#### [TASK GOAL]
Convert the material below into a Markdown table with two columns, "Row" and "Line", numbering each line and omitting blank lines.
========================================================================
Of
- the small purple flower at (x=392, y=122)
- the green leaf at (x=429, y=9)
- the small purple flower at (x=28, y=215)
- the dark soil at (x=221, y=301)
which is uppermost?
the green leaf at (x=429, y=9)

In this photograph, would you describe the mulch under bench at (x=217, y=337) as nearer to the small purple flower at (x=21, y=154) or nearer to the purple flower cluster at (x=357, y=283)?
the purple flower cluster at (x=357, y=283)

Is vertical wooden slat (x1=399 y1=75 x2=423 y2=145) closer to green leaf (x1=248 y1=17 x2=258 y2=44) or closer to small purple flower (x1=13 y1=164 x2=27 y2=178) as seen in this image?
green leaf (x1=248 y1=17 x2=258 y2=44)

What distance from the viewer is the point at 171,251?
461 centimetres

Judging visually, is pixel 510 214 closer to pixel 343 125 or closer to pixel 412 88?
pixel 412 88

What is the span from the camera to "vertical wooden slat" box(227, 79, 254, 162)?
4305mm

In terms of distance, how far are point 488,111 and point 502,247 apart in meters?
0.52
========================================================================
#### [RESPONSE FOR THIS EXERCISE]
| Row | Line |
|---|---|
| 1 | Of |
| 2 | - the small purple flower at (x=392, y=122) |
| 3 | - the green leaf at (x=429, y=9) |
| 4 | - the small purple flower at (x=28, y=215) |
| 5 | - the dark soil at (x=221, y=301) |
| 6 | which is uppermost? |
| 7 | the green leaf at (x=429, y=9) |
| 8 | In this photograph, would you describe the mulch under bench at (x=217, y=337) as nearer to the small purple flower at (x=21, y=154) or nearer to the purple flower cluster at (x=357, y=283)? |
| 9 | the purple flower cluster at (x=357, y=283) |
| 10 | Is vertical wooden slat (x1=399 y1=75 x2=423 y2=145) closer to green leaf (x1=248 y1=17 x2=258 y2=44) or closer to small purple flower (x1=13 y1=164 x2=27 y2=178) as seen in this image? |
| 11 | green leaf (x1=248 y1=17 x2=258 y2=44) |
| 12 | What distance from the viewer is the point at 171,251? |
| 13 | 461 centimetres |
| 14 | Judging visually, is pixel 510 214 closer to pixel 343 125 or closer to pixel 412 88? |
| 15 | pixel 412 88 |
| 16 | What is the span from the camera to "vertical wooden slat" box(227, 79, 254, 162)? |
| 17 | 4305mm |
| 18 | In terms of distance, how far are point 488,111 and point 502,247 apart in meters? |
| 19 | 0.52 |